Problem details
The whole listing that follows, pictures excepted, should be printed again exactly as given.
-.-.-
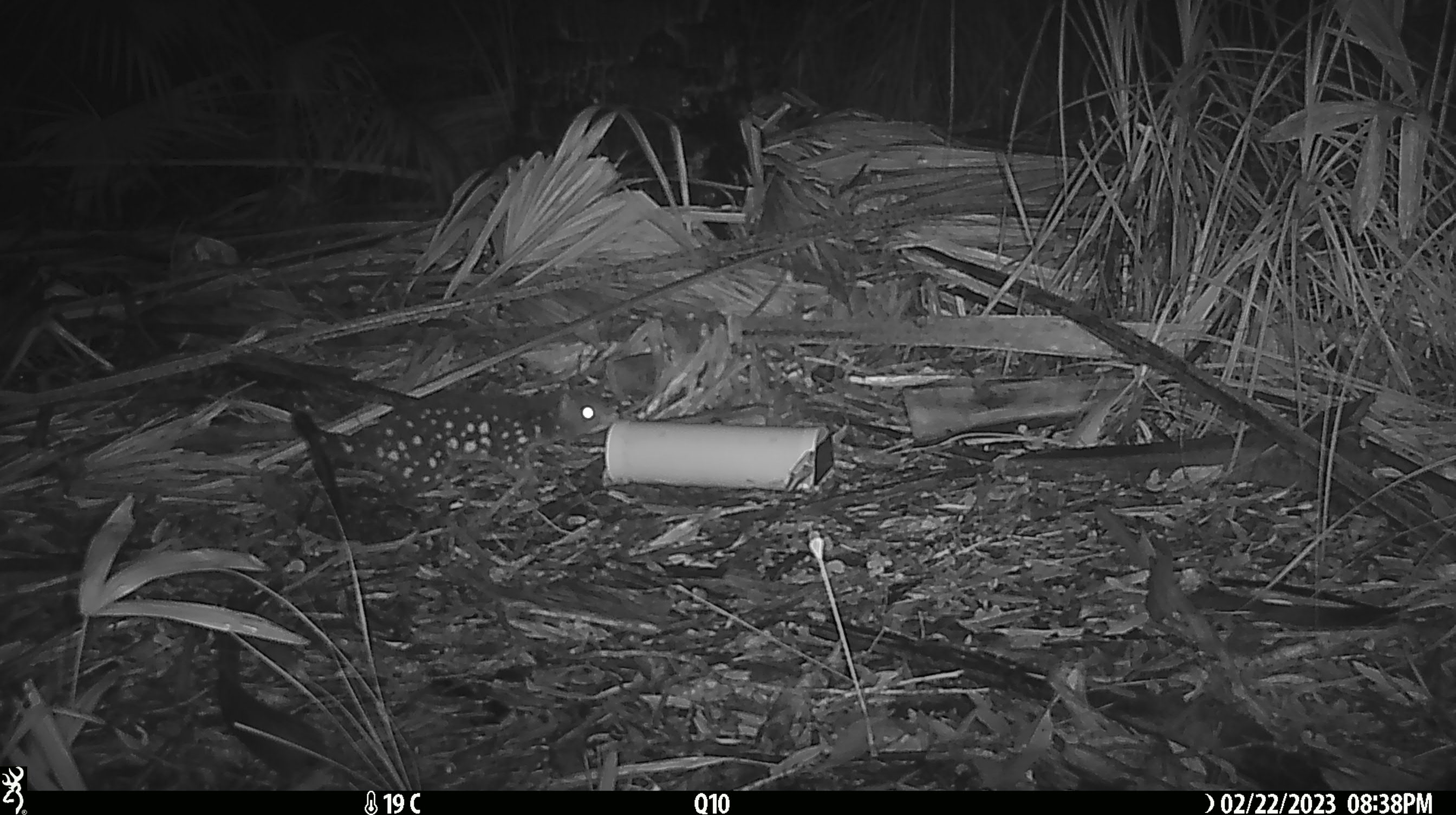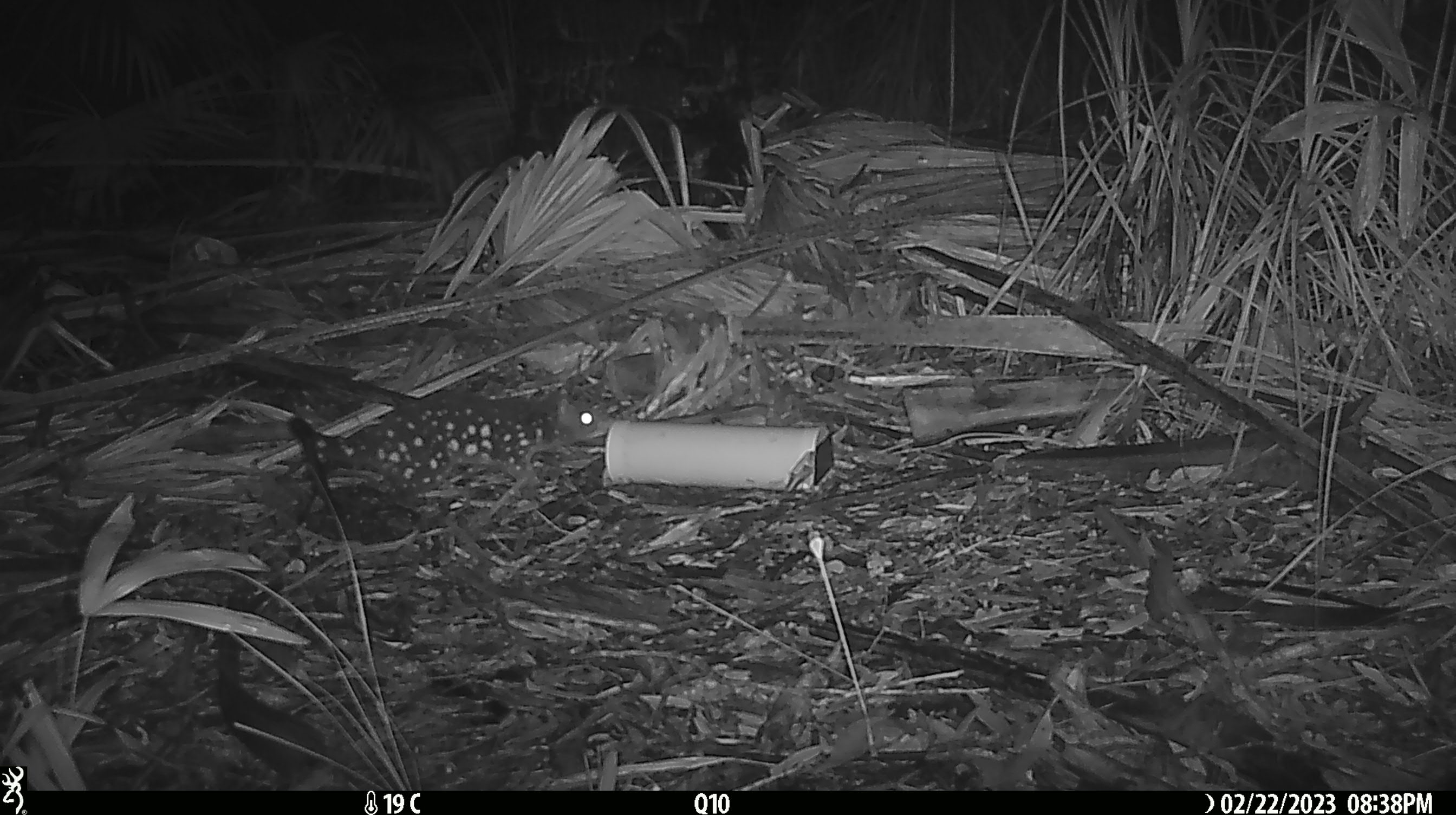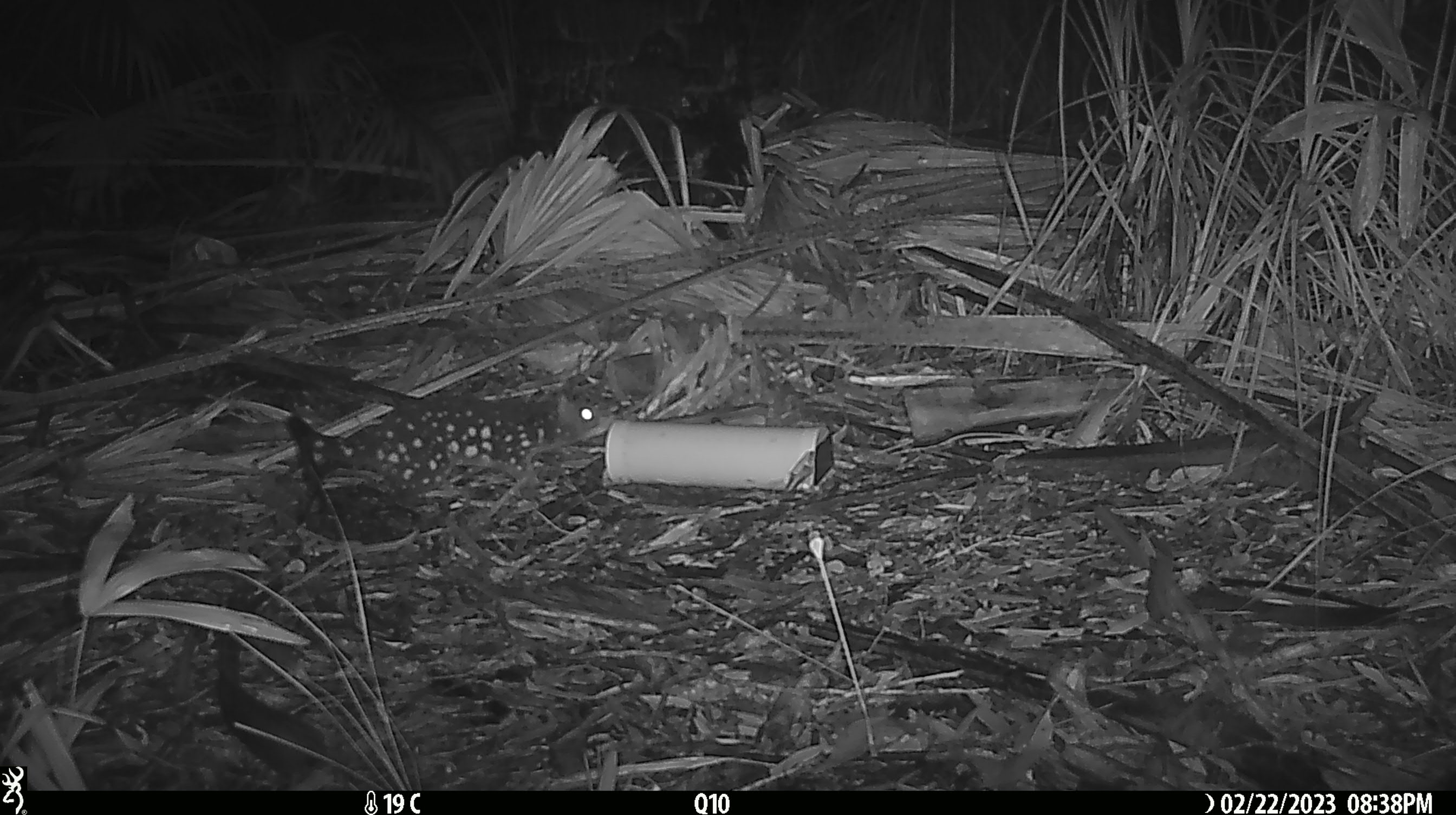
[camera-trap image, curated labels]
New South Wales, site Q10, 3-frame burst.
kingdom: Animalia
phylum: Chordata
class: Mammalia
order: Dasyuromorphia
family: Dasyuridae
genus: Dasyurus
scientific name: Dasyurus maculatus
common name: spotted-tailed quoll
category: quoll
-.-.-
Task result
[camera-trap image, curated labels]
New South Wales, site Q10, 3-frame burst.
kingdom: Animalia
phylum: Chordata
class: Mammalia
order: Dasyuromorphia
family: Dasyuridae
genus: Dasyurus
scientific name: Dasyurus maculatus
common name: spotted-tailed quoll
category: quoll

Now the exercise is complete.